11. The US Government Is Waging Psychological Warfare On The Nation – OpEd

This is exactly why we are so risk averse when it comes to information and include activities. We are afraid of criticism and being embarrassed by such criticism.  I am sure there are people calling the heads of those in 4th PSYOP who created the excellent video in a reaction to these false allegations and spin that is the article below. Please protect the 4th PSYOP Group against fearful overreaction.

Actually there is a lot that is accurate in the article below except that it is not being done by our government (if only we were that good) but instead the revisionist, rogue, and revolutionary powers conducting psychological warfare, legal warfare, media warfare in order to subvert the US. And of course Mr.
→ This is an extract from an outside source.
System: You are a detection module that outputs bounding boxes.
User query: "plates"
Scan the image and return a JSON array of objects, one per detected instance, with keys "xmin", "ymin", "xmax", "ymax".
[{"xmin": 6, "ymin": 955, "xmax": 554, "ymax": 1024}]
Whitehead is either deliberately supporting such subversion or is a useful idiot.

The US Government Is Waging Psychological Warfare On The Nation – OpEd
eurasiareview.com · by John W. Whitehead · June 8, 2022
By John W. Whitehead and Nisha Whitehead

The U.S. government is waging psychological warfare on the American people.
No, this is not a conspiracy theory.
Psychological warfare, according to the Rand Corporation, “involves the planned use of propaganda and other psychological operations to influence the opinions, emotions, attitudes, and behavior of opposition groups.”
For years now, the government has been bombarding the citizenry with propaganda campaigns and psychological operations aimed at keeping us compliant, easily controlled and supportive of the police state’s various efforts abroad and domestically.
The government is so confident in its Orwellian powers of manipulation that it’s taken to bragging about them. Just recently, for example, the U.S. Army’s 4th Psychological Operations Group, the branch of the military responsible for psychological warfare, released a recruiting video that touts its efforts to pull the strings, turn everything they touch into a weapon, be everywhere, deceive, persuade, change, influence, and inspire.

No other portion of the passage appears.